Hamidullah Qadri

Personal information
- Born: 5 December 2000 (age 25) Kandahar, Afghanistan
- Batting: Right-handed
- Bowling: Right-arm off break
- Role: Bowler

Domestic team information
- 2017–2019: Derbyshire (squad no. 75)
- 2020–2024: Kent (squad no. 75)
- 2022/23: Matabeleland Tuskers
- 2025: Norfolk
- FC debut: 26 June 2017 Derbyshire v Glamorgan
- LA debut: 29 May 2017 Derbyshire v South Africa A

Career statistics
| Competition | FC | LA | T20 |
| Matches | 29 | 29 | 3 |
| Runs scored | 615 | 241 | – |
| Batting average | 17.57 | 17.21 | – |
| 100s/50s | 0/3 | 0/0 | – |
| Top score | 87 | 43 | – |
| Balls bowled | 3,942 | 1,118 | 66 |
| Wickets | 61 | 34 | 1 |
| Bowling average | 36.86 | 31.50 | 66.00 |
| 5 wickets in innings | 3 | 0 | 0 |
| 10 wickets in match | 0 | 0 | 0 |
| Best bowling | 6/129 | 4/36 | 1/34 |
| Catches/stumpings | 10/– | 8/– | 0/– |
- Source: Cricinfo, 30 September 2024

= Hamidullah Qadri =

Afghan cricketer (born 2000)

Hamidullah Qadri (born 5 December 2000) is an Afghan-born English professional cricketer who has played for Kent County Cricket Club, Derbyshire and the England under-19 team.

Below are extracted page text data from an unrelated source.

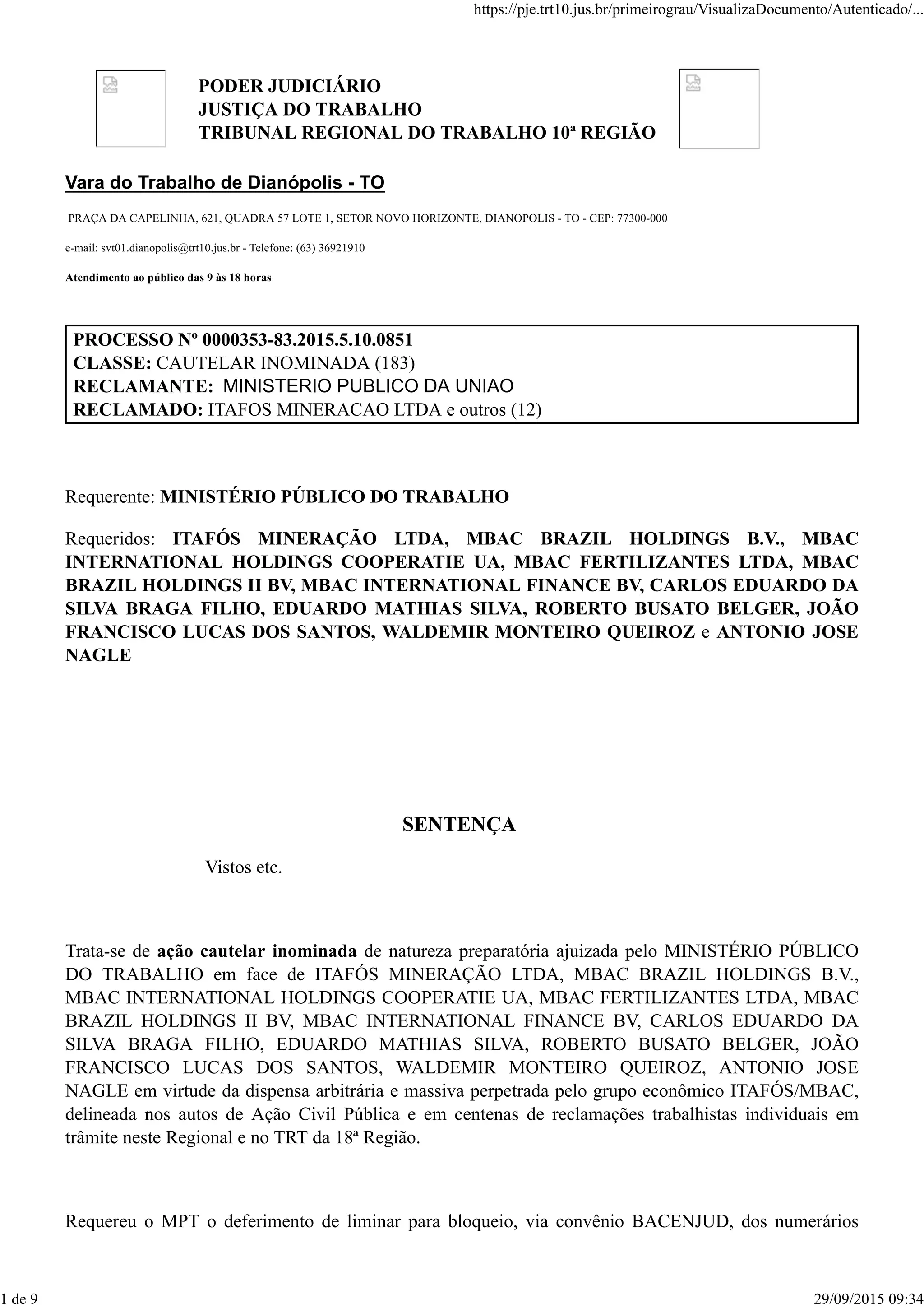 https://pje.trt10.jus.br/primeirograu/VisualizaDocumento/Autenticado/...

PODER JUDICIÁRIO
JUSTIÇA DO TRABALHO
TRIBUNAL REGIONAL DO TRABALHO 10ª REGIÃO

Vara do Trabalho de Dianópolis - TO

PRAÇA DA CAPELINHA, 621, QUADRA 57 LOTE 1, SETOR NOVO HORIZONTE, DIANOPOLIS - TO - CEP: 77300-000

e-mail: svt01.dianopolis@trt10.jus.br - Telefone: (63) 36921910

Atendimento ao público das 9 às 18 horas

PROCESSO Nº 0000353-83.2015.5.10.0851
CLASSE: CAUTELAR INOMINADA (183)
RECLAMANTE: MINISTERIO PUBLICO DA UNIAO
RECLAMADO: ITAFOS MINERACAO LTDA e outros (12)

Requerente: MINISTÉRIO PÚBLICO DO TRABALHO

Requeridos: ITAFÓS MINERAÇÃO LTDA, MBAC BRAZIL HOLDINGS B.V., MBAC INTERNATIONAL HOLDINGS COOPERATIE UA, MBAC FERTILIZANTES LTDA, MBAC BRAZIL HOLDINGS II BV, MBAC INTERNATIONAL FINANCE BV, CARLOS EDUARDO DA SILVA BRAGA FILHO, EDUARDO MATHIAS SILVA, ROBERTO BUSATO BELGER, JOÃO FRANCISCO LUCAS DOS SANTOS, WALDEMIR MONTEIRO QUEIROZ e ANTONIO JOSE NAGLE

SENTENÇA

Vistos etc.

Trata-se de ação cautelar inominada de natureza preparatória ajuizada pelo MINISTÉRIO PÚBLICO DO TRABALHO em face de ITAFÓS MINERAÇÃO LTDA, MBAC BRAZIL HOLDINGS B.V., MBAC INTERNATIONAL HOLDINGS COOPERATIE UA, MBAC FERTILIZANTES LTDA, MBAC BRAZIL HOLDINGS II BV, MBAC INTERNATIONAL FINANCE BV, CARLOS EDUARDO DA SILVA BRAGA FILHO, EDUARDO MATHIAS SILVA, ROBERTO BUSATO BELGER, JOÃO FRANCISCO LUCAS DOS SANTOS, WALDEMIR MONTEIRO QUEIROZ, ANTONIO JOSE NAGLE em virtude da dispensa arbitrária e massiva perpetrada pelo grupo econômico ITAFÓS/MBAC, delineada nos autos de Ação Civil Pública e em centenas de reclamações trabalhistas individuais em trâmite neste Regional e no TRT da 18ª Região.

Requereu o MPT o deferimento de liminar para bloqueio, via convênio BACENJUD, dos numerários

1 de 9
29/09/2015 09:34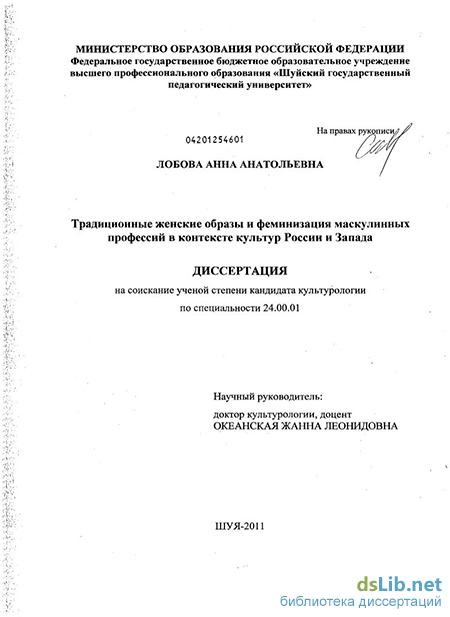 МИНИСТЕРСТВО ОБРАЗОВАНИЯ РОССИЙСКОЙ ФЕДЕРАЦИИ
Федеральное государственное бюджетное образовательное учреждение высшего профессионального образования «Шуйский государственный педагогический университет»

04201254601

На правах рукописи

ЛОБОВА АННА АНАТОЛЬЕВНА

Традиционные женские образы и феминизация маскулинных профессий в контексте культур России и Запада

ДИССЕРТАЦИЯ

на соискание ученой степени кандидата культурологии

по специальности 24.00.01

Научный руководитель:

доктор культурологии, доцент
ОКЕАНСКАЯ ЖАННА ЛЕОНИДОВНА

ШУЯ-2011

dsLib.net
библиотека диссертаций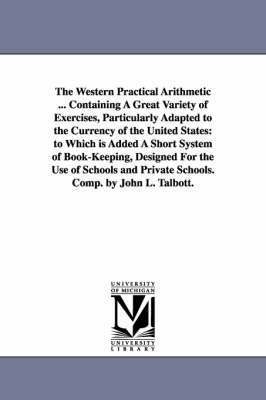 The Western Practical Arithmetic ... Containing A Great Variety of Exercises, Particularly Adapted to the Currency of the United States: to Which is Added A Short System of Book-Keeping, Designed For the Use of Schools and Private Schools. Comp. by John L. Talbott.

UNIVERSITY
OF MICHIGAN
M
UNIVERSITY
LIBRARY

Born in Afghanistan and moving to England with his family at the age of 10, Qadri made his first-class cricket debut for Derbyshire in June 2017, becoming the first player born in 2000 to appear in the County Championship and Derbyshire's youngest ever first-class player.

==Early life==
Hamidullah Qadri was born in Kandahar, Afghanistan, on 5 December 2000. When he was aged one, his father left to find work in England due to the War in Afghanistan. The rest of the family were only able to follow and be reunited when Qadri was 10. Having been unfamiliar with cricket in Kandahar, Qadri developed an interest in the sport once the family had settled in Derby, learning about spin bowling from watching videos of famous players. At the age of 12, he was playing first team cricket for Alvaston & Boulton Cricket Club in the Derbyshire Premier Cricket League, alongside former New Zealand player Iain O'Brien. O'Brien nicknamed Qadri "The Magician" and became the youngster's mentor.

==Career==
Having developed through the Derbyshire Academy, Qadri made his List A debut for the county against South Africa A at Derby on 29 May 2017.

He made his first-class debut for Derbyshire against Glamorgan at Sophia Gardens, Cardiff, in the 2017 County Championship on 26 June 2017, taking five wickets in the second innings. On his debut, he became the first player to be born in the year 2000 to play in the County Championship and the youngest to represent Derbyshire in a first-class match.

He made his Twenty20 debut for Derbyshire in the 2017 NatWest t20 Blast against Lancashire on 16 July 2017.

Qadri was added to England's under-19 squad in July 2017 for their matches against India. He was later named in the England Young Lions squad to play a tri-series against South Africa and Namibia as a warm-up for the 2018 Under-19 World Cup.

In September 2019, Qadri joined Kent County Cricket Club ahead of the 2020 season. The following month, he was named in the England under-19 cricket team's squad for a 50-over tri-series in the Caribbean. In December 2019, he was named in England's squad for the 2020 Under-19 Cricket World Cup.

Qadri left Kent at the end of his contract in October 2024.